The following day, Van Pelt invites O'Laughlin to accompany her to her shift guarding Hightower, relieving Lisbon. Meanwhile, Jane invites Bertram to the mall under the pretense of meeting Hightower to discuss turning herself in, hoping to lure out Red John. When Hightower doesn't show up, Bertram gets irritated and suggests Jane has "reached the end of his rope," which prompts Jane to realize that the assassin in the hotel planned to use the rope to climb down from the balcony of room 605 and enter room 505 – the room designated to O'Laughlin.

O'Laughlin and Van Pelt arrive at the house where Hightower is being hidden. Jane tries to warn Lisbon, but is too late, as O'Laughlin enters and shoots Lisbon’s left shoulder. However, she recovers fast enough to throw a cushion at O'Laughlin, who is then shot and killed by Hightower and Van Pelt.

Jane instructs Lisbon to hit redial on O'Laughlin's cellphone and tell the person who answers that O'Laughlin is dead. When Lisbon dials, the phone belonging to a man reading a newspaper (an uncredited Bradley Whitford) at a table in the mall near Jane rings, and he picks up and responds "Never mind.
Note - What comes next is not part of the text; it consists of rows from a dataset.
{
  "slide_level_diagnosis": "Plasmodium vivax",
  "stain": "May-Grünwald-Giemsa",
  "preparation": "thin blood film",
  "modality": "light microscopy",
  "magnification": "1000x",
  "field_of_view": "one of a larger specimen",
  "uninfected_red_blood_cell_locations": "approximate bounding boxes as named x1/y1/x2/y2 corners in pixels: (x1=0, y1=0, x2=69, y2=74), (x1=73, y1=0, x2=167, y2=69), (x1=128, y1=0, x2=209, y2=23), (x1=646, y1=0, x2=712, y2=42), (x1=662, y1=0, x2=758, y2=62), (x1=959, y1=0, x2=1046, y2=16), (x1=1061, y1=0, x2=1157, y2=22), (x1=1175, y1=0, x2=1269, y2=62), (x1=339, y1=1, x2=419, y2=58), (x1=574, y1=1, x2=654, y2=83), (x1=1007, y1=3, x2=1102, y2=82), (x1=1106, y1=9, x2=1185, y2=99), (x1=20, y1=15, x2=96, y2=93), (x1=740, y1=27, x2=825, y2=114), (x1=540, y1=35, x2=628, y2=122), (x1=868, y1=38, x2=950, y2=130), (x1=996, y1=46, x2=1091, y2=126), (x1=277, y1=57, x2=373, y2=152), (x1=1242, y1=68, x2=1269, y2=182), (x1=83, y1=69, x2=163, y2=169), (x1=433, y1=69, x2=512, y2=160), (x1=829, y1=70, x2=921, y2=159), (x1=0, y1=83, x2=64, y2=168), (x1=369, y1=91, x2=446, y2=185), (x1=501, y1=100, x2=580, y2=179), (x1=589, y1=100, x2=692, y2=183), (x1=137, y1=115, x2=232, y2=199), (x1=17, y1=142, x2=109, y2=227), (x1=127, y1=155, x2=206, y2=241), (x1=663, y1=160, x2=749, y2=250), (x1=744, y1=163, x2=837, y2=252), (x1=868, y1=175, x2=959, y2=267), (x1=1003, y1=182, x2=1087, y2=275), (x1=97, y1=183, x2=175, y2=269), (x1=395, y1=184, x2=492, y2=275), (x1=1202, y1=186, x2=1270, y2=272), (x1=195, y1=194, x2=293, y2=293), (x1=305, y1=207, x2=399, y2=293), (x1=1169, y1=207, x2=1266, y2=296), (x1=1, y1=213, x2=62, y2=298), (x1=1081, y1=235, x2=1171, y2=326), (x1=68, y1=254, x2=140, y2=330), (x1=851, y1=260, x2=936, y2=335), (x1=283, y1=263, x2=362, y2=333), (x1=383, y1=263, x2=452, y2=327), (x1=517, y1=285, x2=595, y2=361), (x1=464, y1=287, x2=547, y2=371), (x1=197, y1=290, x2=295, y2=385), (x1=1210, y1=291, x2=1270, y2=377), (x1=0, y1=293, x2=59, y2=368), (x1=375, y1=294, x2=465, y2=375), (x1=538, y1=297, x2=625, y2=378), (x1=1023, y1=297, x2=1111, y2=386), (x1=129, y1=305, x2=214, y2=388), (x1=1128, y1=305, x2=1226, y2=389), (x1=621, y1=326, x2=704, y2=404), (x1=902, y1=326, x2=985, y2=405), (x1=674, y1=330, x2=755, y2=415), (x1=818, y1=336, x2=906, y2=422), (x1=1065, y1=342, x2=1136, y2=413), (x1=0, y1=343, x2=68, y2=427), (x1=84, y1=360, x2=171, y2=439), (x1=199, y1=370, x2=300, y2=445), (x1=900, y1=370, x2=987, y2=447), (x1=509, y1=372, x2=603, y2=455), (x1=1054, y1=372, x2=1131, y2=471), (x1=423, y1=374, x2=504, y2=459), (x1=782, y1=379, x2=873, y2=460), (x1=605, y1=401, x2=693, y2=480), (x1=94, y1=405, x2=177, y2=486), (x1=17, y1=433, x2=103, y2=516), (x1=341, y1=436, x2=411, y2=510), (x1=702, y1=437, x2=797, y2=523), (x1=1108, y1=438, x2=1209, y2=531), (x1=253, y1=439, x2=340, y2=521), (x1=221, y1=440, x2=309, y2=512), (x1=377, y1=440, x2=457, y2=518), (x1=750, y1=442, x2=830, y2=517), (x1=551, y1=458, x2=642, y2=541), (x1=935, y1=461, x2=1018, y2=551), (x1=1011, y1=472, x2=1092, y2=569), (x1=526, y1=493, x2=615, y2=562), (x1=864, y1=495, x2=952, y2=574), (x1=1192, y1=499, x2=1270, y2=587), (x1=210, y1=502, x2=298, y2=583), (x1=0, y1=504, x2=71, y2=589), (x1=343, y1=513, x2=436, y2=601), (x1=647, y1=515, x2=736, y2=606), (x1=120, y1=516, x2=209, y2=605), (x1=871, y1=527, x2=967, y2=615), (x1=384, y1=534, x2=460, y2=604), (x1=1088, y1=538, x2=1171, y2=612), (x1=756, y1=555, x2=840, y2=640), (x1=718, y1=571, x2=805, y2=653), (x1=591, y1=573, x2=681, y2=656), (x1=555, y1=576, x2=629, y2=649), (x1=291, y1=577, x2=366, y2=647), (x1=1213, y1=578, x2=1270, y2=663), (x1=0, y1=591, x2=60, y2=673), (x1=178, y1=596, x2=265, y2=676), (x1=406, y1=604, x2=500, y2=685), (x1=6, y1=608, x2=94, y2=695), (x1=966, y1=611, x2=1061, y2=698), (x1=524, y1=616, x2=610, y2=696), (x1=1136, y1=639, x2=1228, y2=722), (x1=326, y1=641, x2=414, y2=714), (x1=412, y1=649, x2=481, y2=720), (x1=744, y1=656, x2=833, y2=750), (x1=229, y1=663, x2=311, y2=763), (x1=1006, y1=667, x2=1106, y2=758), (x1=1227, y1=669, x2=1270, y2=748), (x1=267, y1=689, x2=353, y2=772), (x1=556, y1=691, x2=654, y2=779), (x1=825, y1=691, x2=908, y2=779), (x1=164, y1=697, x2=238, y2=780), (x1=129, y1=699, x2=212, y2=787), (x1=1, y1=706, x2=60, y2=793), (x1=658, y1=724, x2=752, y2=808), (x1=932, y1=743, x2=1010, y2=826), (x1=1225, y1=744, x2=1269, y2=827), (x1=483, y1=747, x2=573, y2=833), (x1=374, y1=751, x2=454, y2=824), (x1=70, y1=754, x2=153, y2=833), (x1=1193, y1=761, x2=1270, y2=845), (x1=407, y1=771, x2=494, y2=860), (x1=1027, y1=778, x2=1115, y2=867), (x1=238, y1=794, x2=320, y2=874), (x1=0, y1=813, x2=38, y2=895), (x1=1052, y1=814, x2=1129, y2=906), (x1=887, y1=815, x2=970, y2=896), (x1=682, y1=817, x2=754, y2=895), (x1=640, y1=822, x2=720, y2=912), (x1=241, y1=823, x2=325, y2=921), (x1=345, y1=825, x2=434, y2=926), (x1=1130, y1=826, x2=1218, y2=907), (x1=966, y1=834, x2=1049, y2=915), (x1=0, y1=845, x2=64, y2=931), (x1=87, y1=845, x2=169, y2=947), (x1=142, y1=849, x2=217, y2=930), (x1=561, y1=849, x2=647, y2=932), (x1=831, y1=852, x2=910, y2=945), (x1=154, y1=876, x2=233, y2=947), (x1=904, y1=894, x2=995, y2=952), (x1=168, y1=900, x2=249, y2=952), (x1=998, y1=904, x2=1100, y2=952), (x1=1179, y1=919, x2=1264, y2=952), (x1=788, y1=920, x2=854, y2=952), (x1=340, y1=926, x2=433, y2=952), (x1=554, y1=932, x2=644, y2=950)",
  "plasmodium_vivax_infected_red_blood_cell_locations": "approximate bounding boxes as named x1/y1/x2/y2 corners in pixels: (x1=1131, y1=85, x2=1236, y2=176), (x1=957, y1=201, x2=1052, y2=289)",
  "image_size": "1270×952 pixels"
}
You win some, you lose some, I guess." When Lisbon tells Jane that the person she spoke to on O'Laughlin's phone said the same thing, Jane realizes the man is Red John. He confronts him, and the two converse, with Red John pointing a concealed gun at Jane. As he is about to leave, Red John reveals unpublished knowledge about the murder of Jane's wife and daughter. Jane then kills Red John with a gun hidden in his pocket.

The episode ends with Jane casually sitting back down to finish his tea, before surrendering to armed security officers who rush to the scene.

== Production ==
"Strawberries and Cream (Part 1)" was written by Ashley Gable and part two was written by Bruno Heller. The first part was Gable's ninth episode for the series, while the second was Heller's twelfth. It was also the twelfth and thirteenth episodes for director Chris Long.

=== Speculation about the ending ===
Since the finale aired, fans and television critics alike have speculated as to whether or not the man in the mall really was Red John. In an interview with Entertainment Weekly, creator Bruno Heller further added to the speculation by saying, "Jane wanted to know if this was Red John or not. And the guy gave him proof that he was. The question remains: Was that Red John? The larger question is: How does Jane get away with murder?" Heller went on to say, "What you get from that scene is what you should get. The viewer is supposed to be convinced. Patrick Jane is certain it's Red John... Thing is, Red John is a master of the mind game. If Red John wanted to die, maybe this is how he wanted to die. Or maybe he just wants Jane to think he's dead." When asked whether or not this meant the end of the Red John storyline, Heller simply said, "Well, look at it this way. If you... killed your worst enemy, would that be the end of the story? No. It would be the beginning of a whole different story."

== Reception ==

=== Critical reviews ===
The episode was met with very positive reviews. Christine Orlando from TV Fanatic awarded the episode 4.8 stars out of five, saying in her introduction: "Wow! The Mentalist season finale gave us some serious closure on Red John with twists, turns—and an ending I didn't see coming..." She called the opening scene "terrifying" and appreciated a scene in which Lisbon prays, saying "I liked that Lisbon's Catholicism was brought into play... it was nice to see Jane take control in those moments, letting her know she wasn't alone." In his review, Jeff Jensen from Entertainment Weekly called the final scene "game changing" and "epic", particularly praising Bradley Whitford's performance as "scary-good" and going on to say, "When Whitford put on the creepy high voice that Red John has used to speak with Patrick in the past, I was chilled. And sold."

=== Ratings ===
Upon its original broadcast, "Strawberries and Cream" garnered 14.11 million viewers and a 2.8/7 ratings share in adults aged 18–49. This is down slightly from the 15.22 million viewers and the 3.2 ratings share achieved by "Red Sky in the Morning", the second season finale. "Strawberries and Cream" was the seventh most watched program of the week.